King Louis XV Exemption Letter on Large Parchment Signed in Versailles on January 19, 1742

Countersigned by Jean-Frederic Phelypeaux - Secretary of State of the King's House under Louis XV

Size: 21" x 12.4" (53 cm x 31.5 cm), Multiple signatures

Exemption granted to Robert Elie Davy, Advocate in Parliament, to fulfill the functions of Magistrate in the seneschal and presidential seat of Angers

Jean-Frederic Phelypeaux Count July 1701 – 21 November 1781) was a French statesman and count of Maurepas. He was the Secretary of State of the King's House (1718-1749). He was also the Secretary of State for the Navy.  

Historians generally give his reign very low marks, especially as wars drained the treasury and set the stage for the governmental collapse and French Revolution in the 1780s.

Louis XV (15 February 1710 – 10 May 1774), known as Louis the Beloved was a monarch of the House of Bourbon who ruled as King of France from 1 September 1715 until his death in 1774. He succeeded his great-grandfather Louis XIV at the age of five. Until he reached maturity (then defined as his 13th birthday) on 15 February 1723, the kingdom was ruled by Philippe II, Duke of Orleans, as Regent of France. Cardinal Fleury was his chief minister from 1726 until the Cardinal's death in 1743, at which time the young king took sole control of the kingdom.

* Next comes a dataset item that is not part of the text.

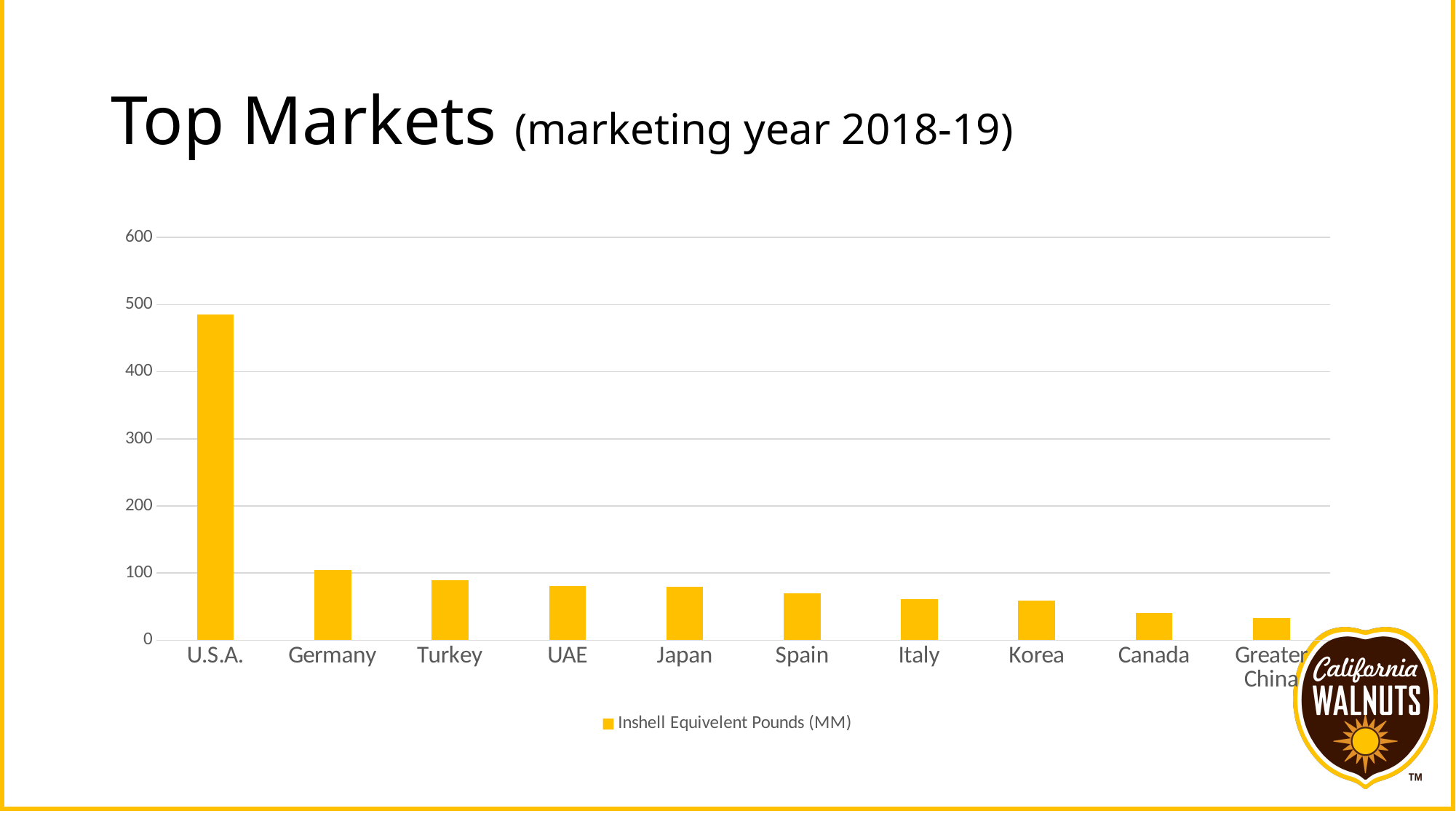
Which is larger, the value for Germany or the value for Turkey? Germany Which market has the highest value in the Top Markets chart? U.S.A. What kind of chart is shown on the slide? Bar chart How many series does the legend list? 1 Which is larger, the value for U.S.A. or the value for Germany? U.S.A. How many markets are shown in the chart? 10 Which market has the lowest value in the Top Markets chart? Greater China Is the value for Germany greater or less than 200? less What is the name of the series shown in the legend? Inshell Equivelent Pounds (MM) Is the value for U.S.A. greater or less than 400? greater Is the value for Canada greater or less than 100? less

His reign of almost 59 years (from 1715 to 1774) was the second longest in the history of France, exceeded only by his predecessor and great-grandfather, Louis XIV, who had ruled for 72 years (from 1643 to 1715). In 1748, Louis returned the Austrian Netherlands, won at the Battle of Fontenoy of 1745. He ceded New France in North America to Spain and Great Britain at the conclusion of the disastrous Seven Years' War in 1763. He incorporated the territories of the Duchy of Lorraine and the Corsican Republic into the Kingdom of France. He was succeeded in 1774 by his grandson Louis XVI, who was executed by guillotine during the French Revolution. 

Two of his other grandsons, Louis XVIII and Charles X, occupied the throne of France after the fall of Napoleon I.